CSL Professor Bill Gropp recently co-chaired a National Academies study that guides NSF’s future directions in advanced computing.

Written by Laura Schmitt, CS @ ILLINOIS

CSL Professor Bill Gropp
CSL Professor Bill Gropp
CSL Professor Bill Gropp

An internationally recognized expert on high-performance computing, CSL Professor Bill Gropp recently co-chaired a National Academies study that guides the National Science Foundation’s future directions in advanced computing.
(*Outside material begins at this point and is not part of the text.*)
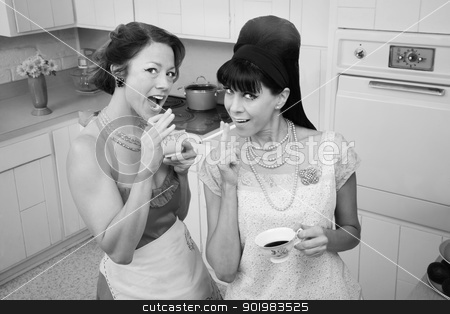 Women Smoking And Drinking Coffee  stock photo, Two women smoke cigarettes while having coffee in a retro kitchen scene by Scott Griessel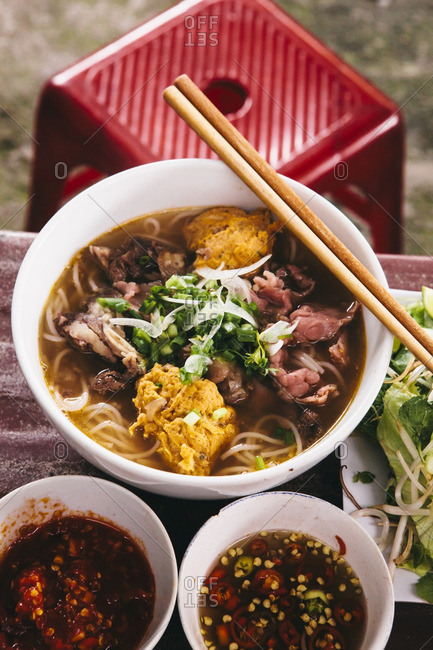 A bowl of Bun Bo Hue with fresh herbs on table with red stool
The study’s recommendations aim to maintain America’s leadership in science and engineering, ensure that resources meet community needs, aid the scientific community in keeping up with the revolution in computing, and sustain the infrastructure for advanced computing.

Gropp, a computer science professor, and his team solicited input from more than 60 individuals, research groups, and organizations in the advanced computing field. Advanced computing capabilities, including computer systems and expert staff, are typically shared among multiple researchers, institutions and applications, and they help tens of thousands of researchers each year expand the frontiers of science and engineering.

By combining superfast and secure networks, cutting-edge parallel computing, efficient software, state-of-the-art scientific instruments, and massive datasets with expert staff., the NSF-funded advanced computing ecosystem lets researchers investigate highly complex and computationally intensive problems such as the origins of the universe, unraveling diseases, and climate prediction.

Among the study’s recommendations are that NSF should:

  • sustain and grow its investments in advanced computing to ensure that the nation’s researchers can continue to work at the frontiers of science and engineering.
  • collect community requirements and create roadmaps to set priorities better and make more strategic decisions about advanced computing beyond 2020.
  • pay close attention to providing support for the revolution in data- driven science along with simulation, including large-scale simulations and/or data analytics that would otherwise be unavailable to researchers and continue to monitor the cost-effectiveness of commercial cloud services.

According to Gropp, NSF’s support for advanced computing has been essential for the advancement of science and engineering.

“Partly as a result, the demand for advanced computing has been growing exponentially, and NSF and the computational science community need to work together to ensure the uninterrupted availability of the types of advanced computing needed by researchers,” Gropp said. “This study provides a framework that can guide the planning and use of advanced computing resources in a way that sustains the investment in people, software, and hardware for the next decade.”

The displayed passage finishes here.